De agora até o final do ano a cidade vive uma grande e preocupante movimentação de índios caingangues, que saem de suas reservas para vender produtos de cestaria e mendigar na zona urbana. Incentivadas pelos presentes e dinheiro fáceis que vêm da população, famílias inteiras passam temporadas de precariedade, em acampamentos ao ar livre. Nos últimos dias cinco famílias da Reserva de Ortigueira (113 km ao sul de Apucarana) ocuparam parte do terreno ao lado do Terminal Rodoviário de Londrina.

À sombra de uma árvore, eles espalharam colchões, roupas e outros pertences. Dois carrinhos de bebê indicam a presença de crianças, embora, a princípio, uma das mulheres presentes negue que elas também tenham vindo.

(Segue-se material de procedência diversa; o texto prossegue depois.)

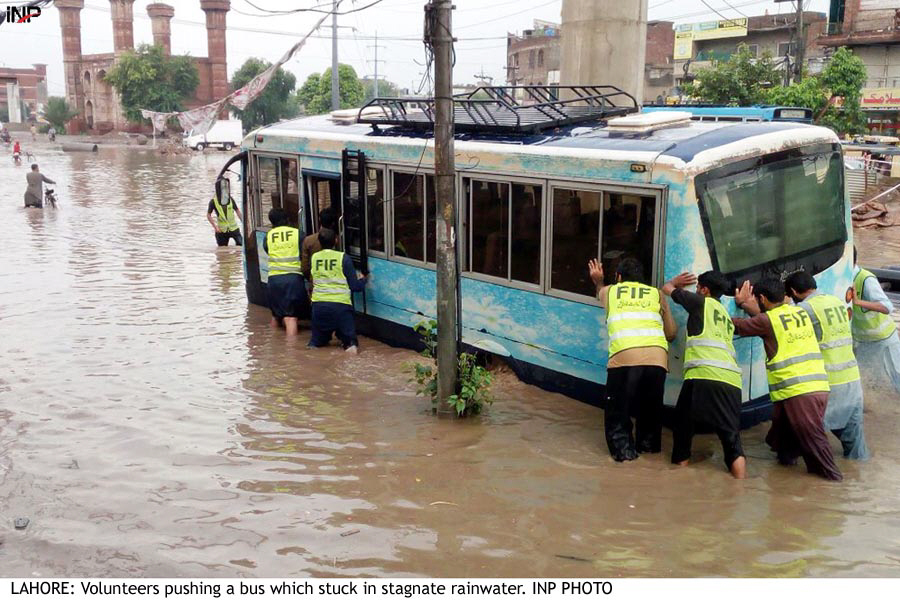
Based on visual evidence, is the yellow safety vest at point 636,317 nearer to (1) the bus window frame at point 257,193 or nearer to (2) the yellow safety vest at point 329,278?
(2) the yellow safety vest at point 329,278

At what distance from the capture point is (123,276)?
14148mm

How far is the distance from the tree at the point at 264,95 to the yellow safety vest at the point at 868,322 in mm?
70602

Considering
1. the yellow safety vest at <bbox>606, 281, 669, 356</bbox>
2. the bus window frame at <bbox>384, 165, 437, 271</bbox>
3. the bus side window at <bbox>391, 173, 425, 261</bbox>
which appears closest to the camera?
the yellow safety vest at <bbox>606, 281, 669, 356</bbox>

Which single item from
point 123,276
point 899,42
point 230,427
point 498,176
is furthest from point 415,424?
point 899,42

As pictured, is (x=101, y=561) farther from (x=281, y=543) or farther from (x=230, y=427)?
(x=230, y=427)

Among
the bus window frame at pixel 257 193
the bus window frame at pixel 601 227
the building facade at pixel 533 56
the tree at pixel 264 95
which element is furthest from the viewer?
the tree at pixel 264 95

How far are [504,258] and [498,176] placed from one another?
72 centimetres

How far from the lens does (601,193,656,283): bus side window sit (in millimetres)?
6617

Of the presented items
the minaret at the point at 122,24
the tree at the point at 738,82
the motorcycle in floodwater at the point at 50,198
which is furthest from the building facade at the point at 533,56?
the motorcycle in floodwater at the point at 50,198

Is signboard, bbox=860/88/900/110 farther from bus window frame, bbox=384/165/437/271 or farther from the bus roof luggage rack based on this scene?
bus window frame, bbox=384/165/437/271

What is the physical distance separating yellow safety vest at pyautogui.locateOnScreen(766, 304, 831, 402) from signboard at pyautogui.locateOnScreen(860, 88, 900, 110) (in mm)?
32680

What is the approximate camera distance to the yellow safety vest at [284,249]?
397 inches

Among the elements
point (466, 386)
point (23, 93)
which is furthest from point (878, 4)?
point (23, 93)

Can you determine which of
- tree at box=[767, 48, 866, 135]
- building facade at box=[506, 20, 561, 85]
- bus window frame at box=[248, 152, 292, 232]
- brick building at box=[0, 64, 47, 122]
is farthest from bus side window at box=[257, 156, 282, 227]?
brick building at box=[0, 64, 47, 122]
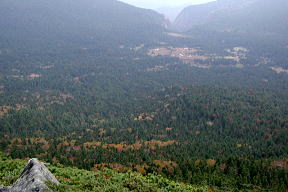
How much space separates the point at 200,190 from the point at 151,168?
86.5 ft

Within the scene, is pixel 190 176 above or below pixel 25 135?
Answer: above

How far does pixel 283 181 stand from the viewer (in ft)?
241

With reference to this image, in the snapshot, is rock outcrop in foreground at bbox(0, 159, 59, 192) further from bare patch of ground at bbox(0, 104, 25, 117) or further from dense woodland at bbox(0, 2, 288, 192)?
bare patch of ground at bbox(0, 104, 25, 117)

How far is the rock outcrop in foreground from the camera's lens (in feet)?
98.3

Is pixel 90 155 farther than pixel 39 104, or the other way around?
pixel 39 104

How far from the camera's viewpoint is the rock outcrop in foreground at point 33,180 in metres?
30.0

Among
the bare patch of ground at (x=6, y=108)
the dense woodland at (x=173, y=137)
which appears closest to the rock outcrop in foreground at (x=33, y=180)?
the dense woodland at (x=173, y=137)

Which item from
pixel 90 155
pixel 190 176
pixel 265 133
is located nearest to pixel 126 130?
pixel 90 155

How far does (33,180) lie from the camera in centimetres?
3078

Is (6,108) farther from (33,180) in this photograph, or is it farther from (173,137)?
(33,180)

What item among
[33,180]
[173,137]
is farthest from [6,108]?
[33,180]

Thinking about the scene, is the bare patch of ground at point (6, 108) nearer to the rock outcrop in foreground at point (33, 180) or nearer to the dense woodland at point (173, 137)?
the dense woodland at point (173, 137)

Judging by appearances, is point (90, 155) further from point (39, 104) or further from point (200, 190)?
point (39, 104)

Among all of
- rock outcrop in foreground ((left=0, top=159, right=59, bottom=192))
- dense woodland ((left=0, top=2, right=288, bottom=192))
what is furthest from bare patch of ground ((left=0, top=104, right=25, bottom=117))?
rock outcrop in foreground ((left=0, top=159, right=59, bottom=192))
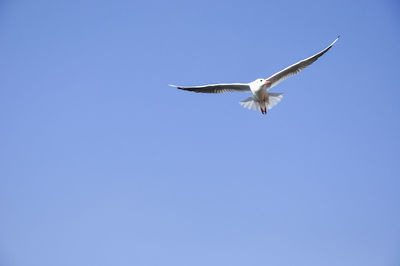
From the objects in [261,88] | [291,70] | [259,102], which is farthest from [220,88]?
[291,70]

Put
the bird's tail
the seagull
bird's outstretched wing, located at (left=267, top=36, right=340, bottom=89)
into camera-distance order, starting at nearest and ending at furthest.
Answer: bird's outstretched wing, located at (left=267, top=36, right=340, bottom=89)
the seagull
the bird's tail

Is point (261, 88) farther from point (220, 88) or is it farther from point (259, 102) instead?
point (220, 88)

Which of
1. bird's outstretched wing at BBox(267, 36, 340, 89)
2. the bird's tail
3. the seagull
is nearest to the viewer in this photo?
bird's outstretched wing at BBox(267, 36, 340, 89)

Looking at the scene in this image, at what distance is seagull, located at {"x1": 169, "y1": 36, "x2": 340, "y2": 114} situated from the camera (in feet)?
43.1

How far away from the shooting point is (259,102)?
13781 millimetres

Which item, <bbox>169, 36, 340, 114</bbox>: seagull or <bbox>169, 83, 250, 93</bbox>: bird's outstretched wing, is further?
<bbox>169, 83, 250, 93</bbox>: bird's outstretched wing

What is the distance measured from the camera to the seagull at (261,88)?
13141 mm

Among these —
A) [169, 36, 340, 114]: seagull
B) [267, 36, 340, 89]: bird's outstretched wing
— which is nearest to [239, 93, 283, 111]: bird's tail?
[169, 36, 340, 114]: seagull

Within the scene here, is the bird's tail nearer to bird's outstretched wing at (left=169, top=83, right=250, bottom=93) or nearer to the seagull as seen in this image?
the seagull

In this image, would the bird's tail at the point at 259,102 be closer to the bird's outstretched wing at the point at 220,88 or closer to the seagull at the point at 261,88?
the seagull at the point at 261,88

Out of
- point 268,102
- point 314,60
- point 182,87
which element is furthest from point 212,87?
point 314,60

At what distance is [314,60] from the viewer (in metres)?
13.0

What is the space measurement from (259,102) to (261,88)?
27.6 inches

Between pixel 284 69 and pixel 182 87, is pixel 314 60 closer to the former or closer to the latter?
pixel 284 69
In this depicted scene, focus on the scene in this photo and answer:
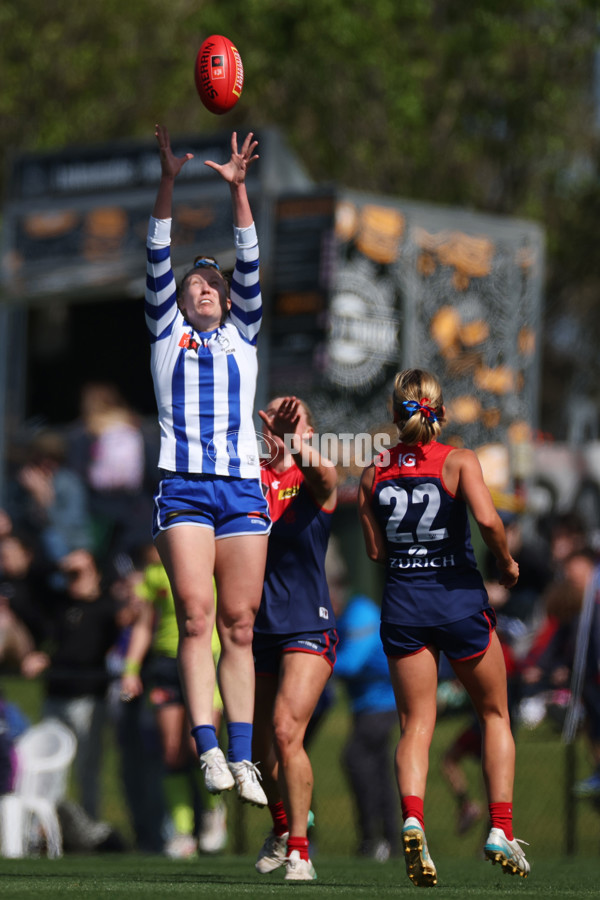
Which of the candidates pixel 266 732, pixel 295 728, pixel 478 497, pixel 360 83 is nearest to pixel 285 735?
pixel 295 728

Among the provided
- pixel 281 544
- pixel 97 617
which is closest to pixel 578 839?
pixel 97 617

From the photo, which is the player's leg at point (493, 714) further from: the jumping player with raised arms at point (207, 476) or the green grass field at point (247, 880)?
the jumping player with raised arms at point (207, 476)

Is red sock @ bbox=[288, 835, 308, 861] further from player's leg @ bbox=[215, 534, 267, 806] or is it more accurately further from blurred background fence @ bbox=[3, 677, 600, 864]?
blurred background fence @ bbox=[3, 677, 600, 864]

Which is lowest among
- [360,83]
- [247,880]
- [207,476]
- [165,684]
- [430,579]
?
[247,880]

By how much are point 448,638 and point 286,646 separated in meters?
0.85

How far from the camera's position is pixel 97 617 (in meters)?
12.7

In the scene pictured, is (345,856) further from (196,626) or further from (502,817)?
(196,626)

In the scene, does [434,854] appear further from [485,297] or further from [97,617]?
[485,297]

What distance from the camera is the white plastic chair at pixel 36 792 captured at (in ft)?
34.8

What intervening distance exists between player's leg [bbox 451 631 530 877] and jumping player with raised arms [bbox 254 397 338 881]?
733mm

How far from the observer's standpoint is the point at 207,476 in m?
7.09

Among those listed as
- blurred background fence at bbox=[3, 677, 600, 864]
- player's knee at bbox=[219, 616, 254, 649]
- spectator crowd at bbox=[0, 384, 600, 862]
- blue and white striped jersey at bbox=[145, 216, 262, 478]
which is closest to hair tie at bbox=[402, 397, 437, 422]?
blue and white striped jersey at bbox=[145, 216, 262, 478]

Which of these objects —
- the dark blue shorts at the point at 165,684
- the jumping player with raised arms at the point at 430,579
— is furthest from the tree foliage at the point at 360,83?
the jumping player with raised arms at the point at 430,579

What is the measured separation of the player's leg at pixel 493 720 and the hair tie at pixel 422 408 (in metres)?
1.01
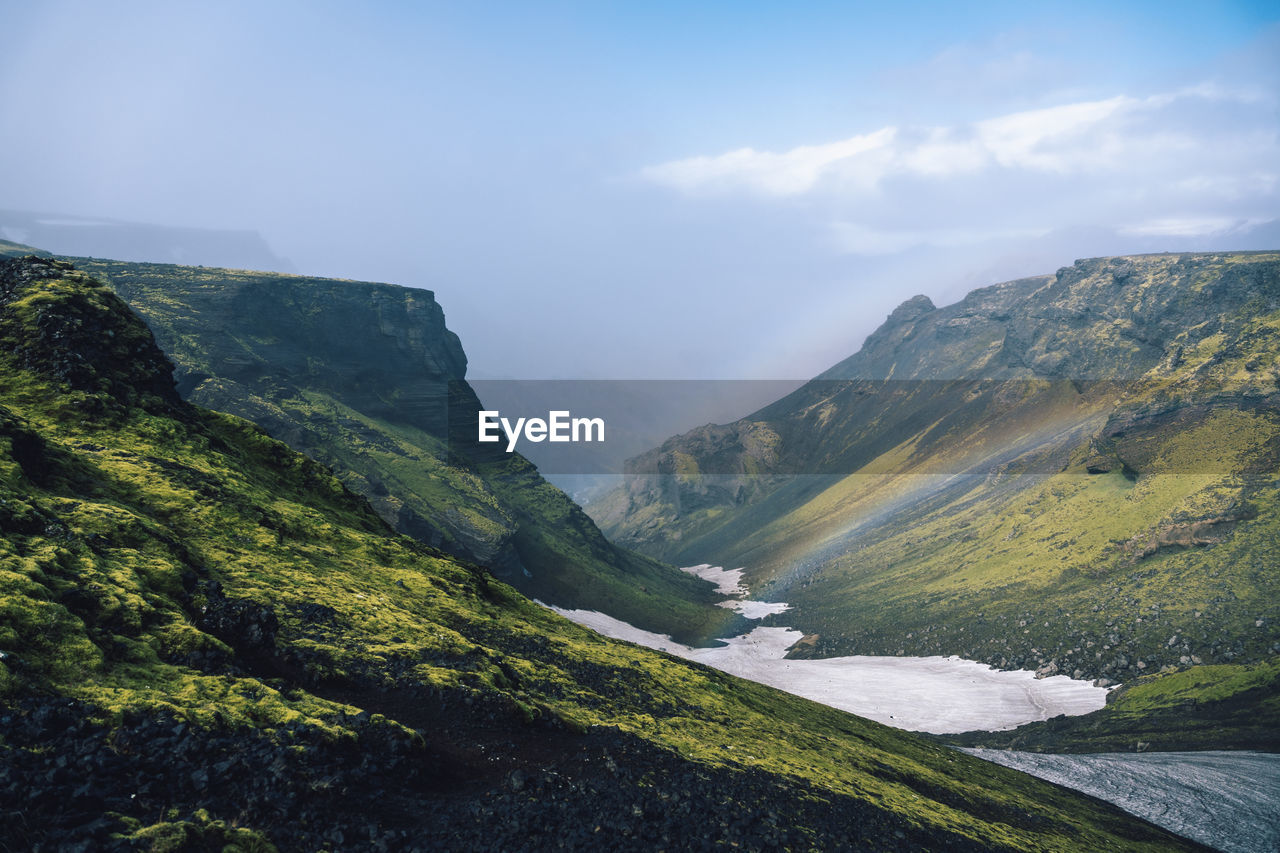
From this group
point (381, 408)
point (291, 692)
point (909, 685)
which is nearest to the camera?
point (291, 692)

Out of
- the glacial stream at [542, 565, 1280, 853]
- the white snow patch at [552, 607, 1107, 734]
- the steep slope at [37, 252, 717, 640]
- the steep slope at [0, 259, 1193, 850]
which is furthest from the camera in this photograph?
the steep slope at [37, 252, 717, 640]

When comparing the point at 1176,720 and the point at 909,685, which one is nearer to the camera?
the point at 1176,720

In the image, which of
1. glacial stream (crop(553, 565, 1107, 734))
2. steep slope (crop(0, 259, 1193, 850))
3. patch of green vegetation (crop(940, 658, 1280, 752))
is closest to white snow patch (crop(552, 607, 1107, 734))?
glacial stream (crop(553, 565, 1107, 734))

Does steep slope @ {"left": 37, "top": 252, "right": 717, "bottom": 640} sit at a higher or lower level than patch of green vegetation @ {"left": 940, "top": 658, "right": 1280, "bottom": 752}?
higher

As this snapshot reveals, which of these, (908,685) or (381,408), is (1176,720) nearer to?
(908,685)

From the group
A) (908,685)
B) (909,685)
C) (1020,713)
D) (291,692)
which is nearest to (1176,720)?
(1020,713)

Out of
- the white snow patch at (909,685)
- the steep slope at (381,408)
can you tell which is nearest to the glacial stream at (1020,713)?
the white snow patch at (909,685)

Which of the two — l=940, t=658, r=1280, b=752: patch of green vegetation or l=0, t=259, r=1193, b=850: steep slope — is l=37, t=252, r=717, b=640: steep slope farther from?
l=940, t=658, r=1280, b=752: patch of green vegetation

A mulher, que diz se chamar Natália, não sabe informar há quanto tempo estão no local, mas conta que logo pretendem ir embora, pois ''está ruim de vender''. Ela refere-se aos balaios e cestas - alguns trazidos prontos, outros trançados ali mesmo.

Natália afirma que a comida consumida por todos veio, em parte, da reserva, e que outra parte é conseguida de casa em casa. Quando questionada sobre o que fazem quando chove, ela aponta para o lado da Rodoviária. Ao que tudo indica, também é ali que conseguem água e usam o banheiro.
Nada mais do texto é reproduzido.